(Supplied data begins)

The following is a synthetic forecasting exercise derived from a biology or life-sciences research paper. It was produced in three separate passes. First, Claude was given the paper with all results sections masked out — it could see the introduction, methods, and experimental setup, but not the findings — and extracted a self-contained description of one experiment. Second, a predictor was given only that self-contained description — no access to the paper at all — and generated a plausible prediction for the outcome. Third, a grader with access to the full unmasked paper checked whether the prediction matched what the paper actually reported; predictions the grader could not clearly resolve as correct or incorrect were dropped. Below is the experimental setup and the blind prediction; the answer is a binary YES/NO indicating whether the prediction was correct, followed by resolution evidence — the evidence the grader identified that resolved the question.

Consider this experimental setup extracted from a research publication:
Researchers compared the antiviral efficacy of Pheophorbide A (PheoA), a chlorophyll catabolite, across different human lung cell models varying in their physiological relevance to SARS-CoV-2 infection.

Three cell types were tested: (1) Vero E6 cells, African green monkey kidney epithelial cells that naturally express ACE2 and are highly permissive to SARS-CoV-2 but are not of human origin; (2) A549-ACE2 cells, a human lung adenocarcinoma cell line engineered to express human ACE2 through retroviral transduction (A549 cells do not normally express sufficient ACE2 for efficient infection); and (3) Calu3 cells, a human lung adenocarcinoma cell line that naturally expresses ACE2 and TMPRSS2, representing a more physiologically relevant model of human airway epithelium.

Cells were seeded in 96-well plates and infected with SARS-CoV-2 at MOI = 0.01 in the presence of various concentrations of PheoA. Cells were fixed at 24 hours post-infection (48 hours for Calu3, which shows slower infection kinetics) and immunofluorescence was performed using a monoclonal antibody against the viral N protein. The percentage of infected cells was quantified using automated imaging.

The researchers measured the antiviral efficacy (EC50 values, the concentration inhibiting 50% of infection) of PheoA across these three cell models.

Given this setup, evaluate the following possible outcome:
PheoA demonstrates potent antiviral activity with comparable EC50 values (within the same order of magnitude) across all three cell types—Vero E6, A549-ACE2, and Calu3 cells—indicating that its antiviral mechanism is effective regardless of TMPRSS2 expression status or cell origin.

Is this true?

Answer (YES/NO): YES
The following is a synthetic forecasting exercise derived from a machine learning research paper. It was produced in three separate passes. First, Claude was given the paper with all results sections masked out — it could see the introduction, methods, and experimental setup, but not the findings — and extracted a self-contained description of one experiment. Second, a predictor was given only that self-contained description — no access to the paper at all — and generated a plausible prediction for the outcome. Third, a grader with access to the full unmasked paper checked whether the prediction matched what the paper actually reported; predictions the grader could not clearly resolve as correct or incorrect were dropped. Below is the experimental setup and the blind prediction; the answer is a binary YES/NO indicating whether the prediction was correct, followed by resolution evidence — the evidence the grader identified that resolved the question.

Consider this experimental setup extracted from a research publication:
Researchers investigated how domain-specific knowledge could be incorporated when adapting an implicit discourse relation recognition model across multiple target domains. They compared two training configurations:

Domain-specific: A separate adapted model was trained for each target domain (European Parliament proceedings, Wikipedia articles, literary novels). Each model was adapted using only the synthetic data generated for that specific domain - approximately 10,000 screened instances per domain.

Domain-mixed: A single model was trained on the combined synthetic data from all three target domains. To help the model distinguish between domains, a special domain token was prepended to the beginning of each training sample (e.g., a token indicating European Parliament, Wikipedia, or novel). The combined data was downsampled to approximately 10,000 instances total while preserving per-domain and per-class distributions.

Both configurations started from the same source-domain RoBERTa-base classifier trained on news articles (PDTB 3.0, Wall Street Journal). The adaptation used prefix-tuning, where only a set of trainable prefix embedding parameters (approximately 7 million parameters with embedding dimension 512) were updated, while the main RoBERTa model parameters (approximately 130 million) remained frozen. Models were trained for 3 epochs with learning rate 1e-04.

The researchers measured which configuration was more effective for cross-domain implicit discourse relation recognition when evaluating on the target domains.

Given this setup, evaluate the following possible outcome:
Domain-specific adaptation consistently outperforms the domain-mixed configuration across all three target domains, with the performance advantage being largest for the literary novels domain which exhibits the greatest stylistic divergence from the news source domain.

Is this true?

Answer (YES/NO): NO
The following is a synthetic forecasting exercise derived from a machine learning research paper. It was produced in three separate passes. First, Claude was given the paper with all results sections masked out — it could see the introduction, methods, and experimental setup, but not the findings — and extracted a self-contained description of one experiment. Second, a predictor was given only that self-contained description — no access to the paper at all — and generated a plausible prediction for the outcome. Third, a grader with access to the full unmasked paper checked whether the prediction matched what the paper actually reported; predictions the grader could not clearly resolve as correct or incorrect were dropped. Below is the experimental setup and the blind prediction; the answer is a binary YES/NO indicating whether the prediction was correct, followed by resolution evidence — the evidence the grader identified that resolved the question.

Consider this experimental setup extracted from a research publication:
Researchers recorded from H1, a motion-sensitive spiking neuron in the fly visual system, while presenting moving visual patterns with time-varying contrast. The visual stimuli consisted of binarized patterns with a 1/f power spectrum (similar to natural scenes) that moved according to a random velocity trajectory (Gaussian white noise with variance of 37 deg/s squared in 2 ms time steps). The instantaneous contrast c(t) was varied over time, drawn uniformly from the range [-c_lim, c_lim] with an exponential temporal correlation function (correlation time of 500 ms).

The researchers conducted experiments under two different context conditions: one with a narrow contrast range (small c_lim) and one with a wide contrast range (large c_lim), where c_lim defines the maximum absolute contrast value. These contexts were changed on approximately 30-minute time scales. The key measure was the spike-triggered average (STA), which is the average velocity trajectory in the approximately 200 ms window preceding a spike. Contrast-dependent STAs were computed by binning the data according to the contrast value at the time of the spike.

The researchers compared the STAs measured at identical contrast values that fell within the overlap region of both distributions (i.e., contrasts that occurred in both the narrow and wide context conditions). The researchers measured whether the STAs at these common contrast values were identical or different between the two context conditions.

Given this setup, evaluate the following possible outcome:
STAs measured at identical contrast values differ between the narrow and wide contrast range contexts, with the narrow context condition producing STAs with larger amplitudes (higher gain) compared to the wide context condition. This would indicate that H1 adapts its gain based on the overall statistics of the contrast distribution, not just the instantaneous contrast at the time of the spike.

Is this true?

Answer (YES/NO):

(Supplied data ends)

Every line of the material needs to be returned exactly.

» Response
The following is a synthetic forecasting exercise derived from a biology or life-sciences research paper. It was produced in three separate passes. First, Claude was given the paper with all results sections masked out — it could see the introduction, methods, and experimental setup, but not the findings — and extracted a self-contained description of one experiment. Second, a predictor was given only that self-contained description — no access to the paper at all — and generated a plausible prediction for the outcome. Third, a grader with access to the full unmasked paper checked whether the prediction matched what the paper actually reported; predictions the grader could not clearly resolve as correct or incorrect were dropped. Below is the experimental setup and the blind prediction; the answer is a binary YES/NO indicating whether the prediction was correct, followed by resolution evidence — the evidence the grader identified that resolved the question.

Consider this experimental setup extracted from a research publication:
Researchers compared the antiviral efficacy of Pheophorbide A (PheoA), a chlorophyll catabolite, across different human lung cell models varying in their physiological relevance to SARS-CoV-2 infection.

Three cell types were tested: (1) Vero E6 cells, African green monkey kidney epithelial cells that naturally express ACE2 and are highly permissive to SARS-CoV-2 but are not of human origin; (2) A549-ACE2 cells, a human lung adenocarcinoma cell line engineered to express human ACE2 through retroviral transduction (A549 cells do not normally express sufficient ACE2 for efficient infection); and (3) Calu3 cells, a human lung adenocarcinoma cell line that naturally expresses ACE2 and TMPRSS2, representing a more physiologically relevant model of human airway epithelium.

Cells were seeded in 96-well plates and infected with SARS-CoV-2 at MOI = 0.01 in the presence of various concentrations of PheoA. Cells were fixed at 24 hours post-infection (48 hours for Calu3, which shows slower infection kinetics) and immunofluorescence was performed using a monoclonal antibody against the viral N protein. The percentage of infected cells was quantified using automated imaging.

The researchers measured the antiviral efficacy (EC50 values, the concentration inhibiting 50% of infection) of PheoA across these three cell models.

Given this setup, evaluate the following possible outcome:
PheoA demonstrates potent antiviral activity with comparable EC50 values (within the same order of magnitude) across all three cell types—Vero E6, A549-ACE2, and Calu3 cells—indicating that its antiviral mechanism is effective regardless of TMPRSS2 expression status or cell origin.

Is this true?

Answer (YES/NO): YES
The following is a synthetic forecasting exercise derived from a machine learning research paper. It was produced in three separate passes. First, Claude was given the paper with all results sections masked out — it could see the introduction, methods, and experimental setup, but not the findings — and extracted a self-contained description of one experiment. Second, a predictor was given only that self-contained description — no access to the paper at all — and generated a plausible prediction for the outcome. Third, a grader with access to the full unmasked paper checked whether the prediction matched what the paper actually reported; predictions the grader could not clearly resolve as correct or incorrect were dropped. Below is the experimental setup and the blind prediction; the answer is a binary YES/NO indicating whether the prediction was correct, followed by resolution evidence — the evidence the grader identified that resolved the question.

Consider this experimental setup extracted from a research publication:
Researchers investigated how domain-specific knowledge could be incorporated when adapting an implicit discourse relation recognition model across multiple target domains. They compared two training configurations:

Domain-specific: A separate adapted model was trained for each target domain (European Parliament proceedings, Wikipedia articles, literary novels). Each model was adapted using only the synthetic data generated for that specific domain - approximately 10,000 screened instances per domain.

Domain-mixed: A single model was trained on the combined synthetic data from all three target domains. To help the model distinguish between domains, a special domain token was prepended to the beginning of each training sample (e.g., a token indicating European Parliament, Wikipedia, or novel). The combined data was downsampled to approximately 10,000 instances total while preserving per-domain and per-class distributions.

Both configurations started from the same source-domain RoBERTa-base classifier trained on news articles (PDTB 3.0, Wall Street Journal). The adaptation used prefix-tuning, where only a set of trainable prefix embedding parameters (approximately 7 million parameters with embedding dimension 512) were updated, while the main RoBERTa model parameters (approximately 130 million) remained frozen. Models were trained for 3 epochs with learning rate 1e-04.

The researchers measured which configuration was more effective for cross-domain implicit discourse relation recognition when evaluating on the target domains.

Given this setup, evaluate the following possible outcome:
Domain-specific adaptation consistently outperforms the domain-mixed configuration across all three target domains, with the performance advantage being largest for the literary novels domain which exhibits the greatest stylistic divergence from the news source domain.

Is this true?

Answer (YES/NO): NO
The following is a synthetic forecasting exercise derived from a machine learning research paper. It was produced in three separate passes. First, Claude was given the paper with all results sections masked out — it could see the introduction, methods, and experimental setup, but not the findings — and extracted a self-contained description of one experiment. Second, a predictor was given only that self-contained description — no access to the paper at all — and generated a plausible prediction for the outcome. Third, a grader with access to the full unmasked paper checked whether the prediction matched what the paper actually reported; predictions the grader could not clearly resolve as correct or incorrect were dropped. Below is the experimental setup and the blind prediction; the answer is a binary YES/NO indicating whether the prediction was correct, followed by resolution evidence — the evidence the grader identified that resolved the question.

Consider this experimental setup extracted from a research publication:
Researchers recorded from H1, a motion-sensitive spiking neuron in the fly visual system, while presenting moving visual patterns with time-varying contrast. The visual stimuli consisted of binarized patterns with a 1/f power spectrum (similar to natural scenes) that moved according to a random velocity trajectory (Gaussian white noise with variance of 37 deg/s squared in 2 ms time steps). The instantaneous contrast c(t) was varied over time, drawn uniformly from the range [-c_lim, c_lim] with an exponential temporal correlation function (correlation time of 500 ms).

The researchers conducted experiments under two different context conditions: one with a narrow contrast range (small c_lim) and one with a wide contrast range (large c_lim), where c_lim defines the maximum absolute contrast value. These contexts were changed on approximately 30-minute time scales. The key measure was the spike-triggered average (STA), which is the average velocity trajectory in the approximately 200 ms window preceding a spike. Contrast-dependent STAs were computed by binning the data according to the contrast value at the time of the spike.

The researchers compared the STAs measured at identical contrast values that fell within the overlap region of both distributions (i.e., contrasts that occurred in both the narrow and wide context conditions). The researchers measured whether the STAs at these common contrast values were identical or different between the two context conditions.

Given this setup, evaluate the following possible outcome:
STAs measured at identical contrast values differ between the narrow and wide contrast range contexts, with the narrow context condition producing STAs with larger amplitudes (higher gain) compared to the wide context condition. This would indicate that H1 adapts its gain based on the overall statistics of the contrast distribution, not just the instantaneous contrast at the time of the spike.

Is this true?

Answer (YES/NO):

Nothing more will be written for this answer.